# Task brief
With pictures removed, the data below should be returned exactly.

# Input data
____

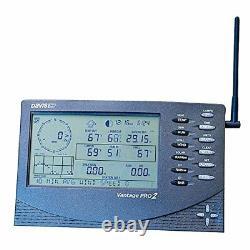 Davis Instruments 6152 Vantage Pro2 Wireless Weather Station with Standard Ra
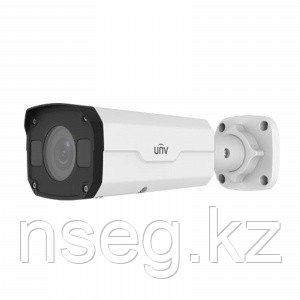 Видеокамера IP Uniview IPC2324LBR3-SPZ28-D, фото 2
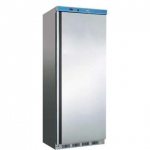Шкаф холодильный 620 л Stalgast 880602, нержавеющая сталь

____

# Result
 Davis Instruments 6152 Vantage Pro2 Wireless Weather Station with Standard Ra
 Видеокамера IP Uniview IPC2324LBR3-SPZ28-D, фото 2
Шкаф холодильный 620 л Stalgast 880602, нержавеющая сталь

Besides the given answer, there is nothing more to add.